Zwischen Skylla und Charybdis

EU Politiker sind erleichtert: Ein Sieg der Linken ist abgewendet. Ist der Euro jetzt gerettet?

AUS BRÜSSEL ERIC BONSE

Alles außer Alexis Tsipras. Das war das Motto der EU-Politiker vor der „Schicksalswahl“ in Griechenland. Nun macht sich in Brüssel Erleichterung darüber breit, dass der Führer der radikalen Linken es nicht geschafft hat. Bei der Wahl am Sonntag war Tsipras nur auf den zweiten Platz gekommen. „Das Schlimmste ist uns erspart geblieben – zumindest für sechs Monate“, sagt etwa der liberale Europapolitiker Jorgo Chatzimarkakis. Bis dahin hätten alle Parteien „versprochen, dass die Reformen angepasst werden“, so der Liberale

Doch Freude will so recht nicht aufkommen. Denn nun muss die EU ausgerechnet mit Antonis Samaras verhandeln – dem Mann, der sich noch vor sechs Monaten beharrlich weigerte, auf einen harten Sparkurs einzuschwenken (siehe Porträt auf Seite 4). Nun soll Samaras die neue Regierung bilden, die ein weiteres, noch härteres Spardiktat umsetzen muss.

Dass das klappt, ist alles andere als sicher. Die Steuereinnahmen sind in den Athener Chaoswochen massiv eingebrochen, die Kapitalflucht hat sich bedrohlich beschleunigt, ein Run auf die Banken eingesetzt. Dass die neue griechische Regierung noch im Juni neue milliardenschwere Kürzungen beschließt, wie ursprünglich gefordert, ist in dieser Lage undenkbar. Die nächste Hürde kommt schon am 20. Juli, wenn ihr ohne neue Hilfen das Geld ausgeht.

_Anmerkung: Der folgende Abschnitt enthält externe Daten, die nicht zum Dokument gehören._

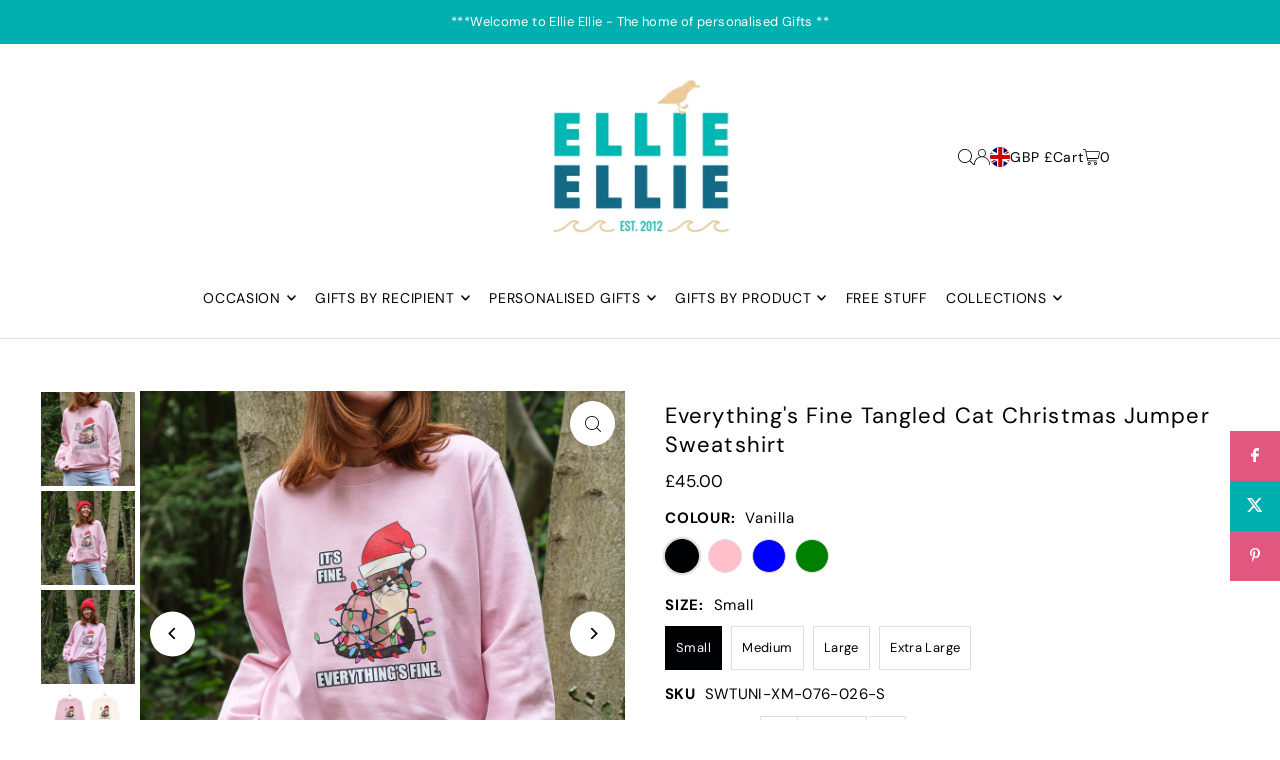

--- FILE ---
content_type: text/css
request_url: https://ouiteo-assets-legacy.s3.us-east-2.amazonaws.com/static/cdn_assets/flipdown.min.css
body_size: 7175
content:
.flipdown.flipdown__theme-primary{font-family:sans-serif;font-weight:700}.flipdown.flipdown__theme-primary .rotor-group-heading:before{color:#FFF}.flipdown.flipdown__theme-primary .rotor-group:nth-child(n+2):nth-child(-n+3):before,.flipdown.flipdown__theme-primary .rotor-group:nth-child(n+2):nth-child(-n+3):after{background-color:#3699FF}.flipdown.flipdown__theme-primary .rotor,.flipdown.flipdown__theme-primary .rotor-top,.flipdown.flipdown__theme-primary .rotor-leaf-front{color:#FFF;background-color:#3699FF}.flipdown.flipdown__theme-primary .rotor-bottom,.flipdown.flipdown__theme-primary .rotor-leaf-rear{color:#FFF;background-color:#3699FF}.flipdown.flipdown__theme-primary .rotor:after{border-top:solid 1px #3699FF}.flipdown.flipdown__theme-secondary{font-family:sans-serif;font-weight:700}.flipdown.flipdown__theme-secondary .rotor-group-heading:before{color:#151515}.flipdown.flipdown__theme-secondary .rotor-group:nth-child(n+2):nth-child(-n+3):before,.flipdown.flipdown__theme-secondary .rotor-group:nth-child(n+2):nth-child(-n+3):after{background-color:#6c757d}.flipdown.flipdown__theme-secondary .rotor,.flipdown.flipdown__theme-secondary .rotor-top,.flipdown.flipdown__theme-secondary .rotor-leaf-front{color:#FFF;background-color:#6c757d}.flipdown.flipdown__theme-secondary .rotor-bottom,.flipdown.flipdown__theme-secondary .rotor-leaf-rear{color:#FFF;background-color:#6c757d}.flipdown.flipdown__theme-secondary .rotor:after{border-top:solid 1px #6c757d}.flipdown.flipdown__theme-success{font-family:sans-serif;font-weight:700}.flipdown.flipdown__theme-success .rotor-group-heading:before{color:#FFF}.flipdown.flipdown__theme-success .rotor-group:nth-child(n+2):nth-child(-n+3):before,.flipdown.flipdown__theme-success .rotor-group:nth-child(n+2):nth-child(-n+3):after{background-color:#1BC5BD}.flipdown.flipdown__theme-success .rotor,.flipdown.flipdown__theme-success .rotor-top,.flipdown.flipdown__theme-success .rotor-leaf-front{color:#FFF;background-color:#1BC5BD}.flipdown.flipdown__theme-success .rotor-bottom,.flipdown.flipdown__theme-success .rotor-leaf-rear{color:#FFF;background-color:#1BC5BD}.flipdown.flipdown__theme-success .rotor:after{border-top:solid 1px #1BC5BD}.flipdown.flipdown__theme-danger{font-family:sans-serif;font-weight:700}.flipdown.flipdown__theme-danger .rotor-group-heading:before{color:#FFF}.flipdown.flipdown__theme-danger .rotor-group:nth-child(n+2):nth-child(-n+3):before,.flipdown.flipdown__theme-danger .rotor-group:nth-child(n+2):nth-child(-n+3):after{background-color:#F64E60}.flipdown.flipdown__theme-danger .rotor,.flipdown.flipdown__theme-danger .rotor-top,.flipdown.flipdown__theme-danger .rotor-leaf-front{color:#FFF;background-color:#F64E60}.flipdown.flipdown__theme-danger .rotor-bottom,.flipdown.flipdown__theme-danger .rotor-leaf-rear{color:#FFF;background-color:#F64E60}.flipdown.flipdown__theme-danger .rotor:after{border-top:solid 1px #F64E60}.flipdown.flipdown__theme-warning{font-family:sans-serif;font-weight:700}.flipdown.flipdown__theme-warning .rotor-group-heading:before{color:#FFF}.flipdown.flipdown__theme-warning .rotor-group:nth-child(n+2):nth-child(-n+3):before,.flipdown.flipdown__theme-warning .rotor-group:nth-child(n+2):nth-child(-n+3):after{background-color:#FFA800}.flipdown.flipdown__theme-warning .rotor,.flipdown.flipdown__theme-warning .rotor-top,.flipdown.flipdown__theme-warning .rotor-leaf-front{color:#FFF;background-color:#FFA800}.flipdown.flipdown__theme-warning .rotor-bottom,.flipdown.flipdown__theme-warning .rotor-leaf-rear{color:#FFF;background-color:#FFA800}.flipdown.flipdown__theme-warning .rotor:after{border-top:solid 1px #FFA800}.flipdown.flipdown__theme-dark{font-family:sans-serif;font-weight:700}.flipdown.flipdown__theme-dark .rotor-group-heading:before{color:#000}.flipdown.flipdown__theme-dark .rotor-group:nth-child(n+2):nth-child(-n+3):before,.flipdown.flipdown__theme-dark .rotor-group:nth-child(n+2):nth-child(-n+3):after{background-color:#151515}.flipdown.flipdown__theme-dark .rotor,.flipdown.flipdown__theme-dark .rotor-top,.flipdown.flipdown__theme-dark .rotor-leaf-front{color:#FFF;background-color:#151515}.flipdown.flipdown__theme-dark .rotor-bottom,.flipdown.flipdown__theme-dark .rotor-leaf-rear{color:#EFEFEF;background-color:#202020}.flipdown.flipdown__theme-dark .rotor:after{border-top:solid 1px #151515}.flipdown.flipdown__theme-light{font-family:sans-serif;font-weight:700}.flipdown.flipdown__theme-light .rotor-group-heading:before{color:#EEE}.flipdown.flipdown__theme-light .rotor-group:nth-child(n+2):nth-child(-n+3):before,.flipdown.flipdown__theme-light .rotor-group:nth-child(n+2):nth-child(-n+3):after{background-color:#DDD}.flipdown.flipdown__theme-light .rotor,.flipdown.flipdown__theme-light .rotor-top,.flipdown.flipdown__theme-light .rotor-leaf-front{color:#222;background-color:#DDD}.flipdown.flipdown__theme-light .rotor-bottom,.flipdown.flipdown__theme-light .rotor-leaf-rear{color:#333;background-color:#EEE}.flipdown.flipdown__theme-light .rotor:after{border-top:solid 1px #222}.flipdown{overflow:visible;width:max-content;height:110px;-moz-transform:scale(0.5);zoom:.5;margin-bottom:1rem}.flipdown .rotor-group{position:relative;float:left;padding-right:30px}.flipdown .rotor-group:last-child{padding-right:0}.flipdown .rotor-group-heading:before{display:block;height:30px;line-height:30px;text-align:center}.flipdown .rotor-group:nth-child(1) .rotor-group-heading:before{content:attr(data-before)}.flipdown .rotor-group:nth-child(2) .rotor-group-heading:before{content:attr(data-before)}.flipdown .rotor-group:nth-child(3) .rotor-group-heading:before{content:attr(data-before)}.flipdown .rotor-group:nth-child(4) .rotor-group-heading:before{content:attr(data-before)}.flipdown .rotor-group:nth-child(n+2):nth-child(-n+3):before{content:'';position:absolute;bottom:20px;left:115px;width:10px;height:10px;border-radius:50%}.flipdown .rotor-group:nth-child(n+2):nth-child(-n+3):after{content:'';position:absolute;bottom:50px;left:115px;width:10px;height:10px;border-radius:50%}.flipdown .rotor{position:relative;float:left;width:50px;height:80px;margin:0 5px 0 0;border-radius:4px;font-size:4rem;text-align:center;perspective:200px}.flipdown .rotor:last-child{margin-right:0}.flipdown .rotor-top,.flipdown .rotor-bottom{overflow:hidden;position:absolute;width:50px;height:40px}.flipdown .rotor-leaf{z-index:1;position:absolute;width:50px;height:80px;transform-style:preserve-3d;transition:transform 0}.flipdown .rotor-leaf.flipped{transform:rotateX(-180deg);transition:all .5s ease-in-out}.flipdown .rotor-leaf-front,.flipdown .rotor-leaf-rear{overflow:hidden;position:absolute;width:50px;height:40px;margin:0;transform:rotateX(0deg);backface-visibility:hidden;-webkit-backface-visibility:hidden}.flipdown .rotor-leaf-front{line-height:80px;border-radius:4px 4px 0 0}.flipdown .rotor-leaf-rear{line-height:0;border-radius:0 0 4px 4px;transform:rotateX(-180deg)}.flipdown .rotor-top{line-height:80px;border-radius:4px 4px 0 0}.flipdown .rotor-bottom{bottom:0;line-height:0;border-radius:0 0 4px 4px}.flipdown .rotor:after{content:'';z-index:2;position:absolute;bottom:0;left:0;width:50px;height:40px;border-radius:0 0 4px 4px}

Wenn die internationale Troika dann den Daumen senkt und frische Kredite verweigert, geht das griechische Schuldendrama von Neuem los. Die Wahl in Athen hat den Eurorettern eine Atempause verschafft, an den Problemen hat sich nichts geändert. Außerdem ist Griechenland schon nicht mehr der einzige Problemfall. Was als kleines Feuer in Athen begann, hat sich längst zu einem Flächenbrand in ganz Südeuropa ausgeweitet.

Vor allem Spanien und Italien stehen unter massivem Druck der Finanzmärkte, der nicht zuletzt durch die Krise in Athen verstärkt wird. Die Zinsen für spanische und italienische Staatsanleihen sind in den letzten Tagen so hoch gestiegen, dass sie für die Regierungen zum Problem werden. Gestern kletterten die Renditen für spanische Staatsanleihen sogar über die „Todesschwelle“ von 7 Prozent.

Eine weitere Sorge der EU gilt den Banken. Sollten die Bankkunden in Südeuropa heute und in den nächsten Tagen in großem Umfang Geld von ihren Konten abheben, könnte dies noch schlimmere Folgen haben als ein politisches Chaos in Athen. Bisher ist die EU nämlich noch nicht gegen einen „Bankenrun“ in Griechenland oder in den anderen Krisenländern gewappnet. Wenn alle gleichzeitig ihre Konten plündern, bricht der Euro zusammen – trotz des glimpflichen Ausgangs der Wahl in Griechenland.

Kommissionschef Barroso will beim EU-Gipfel Ende Juni zwar eine Bankenunion mit gemeinsamer Einlagensicherung und Haftung vorschlagen, doch bisher ist Deutschland strikt dagegen. Ausgerechnet Merkel blockiert die derzeit wichtigste Euroreform. Und selbst wenn Berlin das Veto zurückziehen sollte, könnte die Bankenunion frühestens 2013 in Kraft treten. Griechenland wäre damit also nicht mehr geholfen, Spanien und Italien auch nicht. Die Zitterpartie um den Euro geht weiter, auch ohne Berlins Lieblingssündenbock Tsipras.